Pre-tax profit for the year, in which it bought seven sites, was £9.1m (2011: £6.5m). Operating profit before exceptionals grew 3.7% to £12.7m and basic earnings per share increased 58.7% to 54.6p.
In its tenanted estate, revenue grew 2.2% and profit contribution rose 1.2%, against a 3.1% decline in the period year, despite operating fewer outlets. EBITDAR per pub increased 2.7%, reflecting its strategy of replacing smaller sites with higher turnover outlets, and also due to increased investment in its core pubs, Shepherd Neame said; 26 sites tenanted were refurbished in the period.
Total managed revenues grew 14.5%, with profit contribution up 25.2%.
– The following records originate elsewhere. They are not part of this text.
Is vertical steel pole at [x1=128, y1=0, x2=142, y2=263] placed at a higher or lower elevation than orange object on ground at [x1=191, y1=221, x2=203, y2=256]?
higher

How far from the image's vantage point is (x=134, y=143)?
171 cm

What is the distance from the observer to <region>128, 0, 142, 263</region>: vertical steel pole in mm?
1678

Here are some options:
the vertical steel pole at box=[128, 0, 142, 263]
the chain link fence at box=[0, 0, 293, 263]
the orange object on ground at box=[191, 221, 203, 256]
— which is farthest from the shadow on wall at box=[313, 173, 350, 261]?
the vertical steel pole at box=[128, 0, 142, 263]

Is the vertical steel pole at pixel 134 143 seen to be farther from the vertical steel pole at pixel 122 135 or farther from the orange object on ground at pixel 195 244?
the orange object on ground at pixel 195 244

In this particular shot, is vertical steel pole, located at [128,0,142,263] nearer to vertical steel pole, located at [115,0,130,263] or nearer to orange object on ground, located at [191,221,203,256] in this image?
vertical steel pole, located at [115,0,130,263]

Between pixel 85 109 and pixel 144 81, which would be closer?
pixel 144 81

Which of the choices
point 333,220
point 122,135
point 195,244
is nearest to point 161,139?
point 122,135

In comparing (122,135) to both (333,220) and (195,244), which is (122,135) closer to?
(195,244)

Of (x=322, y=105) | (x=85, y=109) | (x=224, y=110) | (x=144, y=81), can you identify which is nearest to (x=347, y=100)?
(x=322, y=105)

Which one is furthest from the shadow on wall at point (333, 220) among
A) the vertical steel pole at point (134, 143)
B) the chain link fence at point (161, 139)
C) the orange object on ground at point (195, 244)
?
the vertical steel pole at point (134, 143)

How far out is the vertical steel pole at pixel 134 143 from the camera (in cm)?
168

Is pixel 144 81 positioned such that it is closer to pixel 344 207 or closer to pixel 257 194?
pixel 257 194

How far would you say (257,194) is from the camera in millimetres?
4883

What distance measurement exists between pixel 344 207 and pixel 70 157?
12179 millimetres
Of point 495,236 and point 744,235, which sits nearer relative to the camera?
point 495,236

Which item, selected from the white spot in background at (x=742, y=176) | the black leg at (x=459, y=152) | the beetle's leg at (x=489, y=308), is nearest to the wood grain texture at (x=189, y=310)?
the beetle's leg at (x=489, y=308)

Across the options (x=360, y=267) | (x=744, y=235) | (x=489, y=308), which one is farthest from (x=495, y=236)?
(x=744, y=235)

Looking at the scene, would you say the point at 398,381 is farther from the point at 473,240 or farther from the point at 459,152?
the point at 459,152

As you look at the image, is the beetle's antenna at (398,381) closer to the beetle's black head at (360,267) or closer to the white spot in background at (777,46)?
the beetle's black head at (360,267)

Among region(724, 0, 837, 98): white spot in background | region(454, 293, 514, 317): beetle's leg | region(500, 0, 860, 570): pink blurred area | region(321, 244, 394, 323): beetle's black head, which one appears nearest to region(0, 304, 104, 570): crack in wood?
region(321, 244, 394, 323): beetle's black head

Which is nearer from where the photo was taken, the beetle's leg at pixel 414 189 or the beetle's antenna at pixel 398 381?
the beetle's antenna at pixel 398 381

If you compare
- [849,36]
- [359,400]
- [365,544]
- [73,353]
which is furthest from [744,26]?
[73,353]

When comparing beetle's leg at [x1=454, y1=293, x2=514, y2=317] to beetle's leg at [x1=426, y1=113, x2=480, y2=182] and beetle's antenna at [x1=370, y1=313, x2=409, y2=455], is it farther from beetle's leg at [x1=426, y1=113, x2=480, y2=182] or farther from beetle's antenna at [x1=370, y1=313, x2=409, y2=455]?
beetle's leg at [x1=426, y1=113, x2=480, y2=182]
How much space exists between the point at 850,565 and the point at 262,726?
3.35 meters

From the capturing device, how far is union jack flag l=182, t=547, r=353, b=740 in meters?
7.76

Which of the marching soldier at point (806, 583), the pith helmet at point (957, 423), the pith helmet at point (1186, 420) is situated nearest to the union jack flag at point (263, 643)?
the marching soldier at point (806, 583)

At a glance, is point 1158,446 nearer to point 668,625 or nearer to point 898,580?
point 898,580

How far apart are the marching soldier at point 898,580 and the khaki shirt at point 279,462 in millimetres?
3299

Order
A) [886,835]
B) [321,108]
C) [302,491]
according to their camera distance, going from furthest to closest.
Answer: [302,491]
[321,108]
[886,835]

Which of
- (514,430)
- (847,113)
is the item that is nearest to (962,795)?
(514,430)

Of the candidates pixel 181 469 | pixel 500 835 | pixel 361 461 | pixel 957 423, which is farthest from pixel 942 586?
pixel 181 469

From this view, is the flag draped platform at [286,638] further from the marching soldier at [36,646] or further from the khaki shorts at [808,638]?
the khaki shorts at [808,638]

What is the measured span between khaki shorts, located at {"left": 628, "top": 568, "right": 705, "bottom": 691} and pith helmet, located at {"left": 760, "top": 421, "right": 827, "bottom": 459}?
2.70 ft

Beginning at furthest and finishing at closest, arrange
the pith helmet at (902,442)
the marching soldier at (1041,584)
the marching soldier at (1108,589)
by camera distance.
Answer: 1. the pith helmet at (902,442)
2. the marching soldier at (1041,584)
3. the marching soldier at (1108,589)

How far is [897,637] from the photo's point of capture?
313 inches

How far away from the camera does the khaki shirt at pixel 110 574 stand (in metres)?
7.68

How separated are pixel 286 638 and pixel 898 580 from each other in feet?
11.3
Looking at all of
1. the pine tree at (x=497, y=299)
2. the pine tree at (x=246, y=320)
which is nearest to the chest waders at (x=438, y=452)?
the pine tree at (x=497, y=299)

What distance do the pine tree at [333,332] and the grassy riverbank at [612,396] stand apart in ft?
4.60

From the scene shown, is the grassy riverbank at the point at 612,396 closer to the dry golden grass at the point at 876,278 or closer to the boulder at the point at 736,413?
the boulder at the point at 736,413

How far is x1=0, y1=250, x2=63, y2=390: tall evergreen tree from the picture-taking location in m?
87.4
“We have seen excellent individual performances in particular at the Crown Hotel, Blackheath following the refurbishment in 2011; the Spanish Galleon in Greenwich, following the re-opening of the Cutty Sark and development of an innovative fish bar within the pub; and the Jamaica Wine House, after the redevelopment of the basement into a wine bar. The Millers Arms, Canterbury; The Crown Inn, Chislehurst; and Mabel's Tavern, London have also enjoyed notable increases in trade.”
Average food spend in the division increased from £9.12 to £11.23, while RevPar grew 13.2% to £43.
The company said it had made a “promising” start to the current financial year, with manage like-for-likes up 5.1% in the 12 weeks to 22 September, beer volumes level with the prior year and same outlet like-for-like EBITDAR in the tenanted estate up 2.5%.
“This has been a satisfactory performance considering that the much anticipated boost to tourism from the London 2012 Olympics did not materialise - indeed, except for a handful of individual pubs situated near event locations, trade in London was generally down on the same period last year - and the wet and dull weather that we experienced in the early part of the summer continued into July,” the company said.
Jonathan Neame, chief executive, said: "This has been another successful year for the company. Our beer, food and accommodation sales have all enjoyed strong growth for the second year in a row and the tenanted estate performance has been encouraging.
“Our strategy to invest in our pubs and brands during the economic downturn has strengthened the company, improved its competitive position and enhanced our reputation with consumers. Recent pub acquisitions have been successful and this has enabled us to take another step forward this year with some further excellent purchases, which provides a good platform for the future.”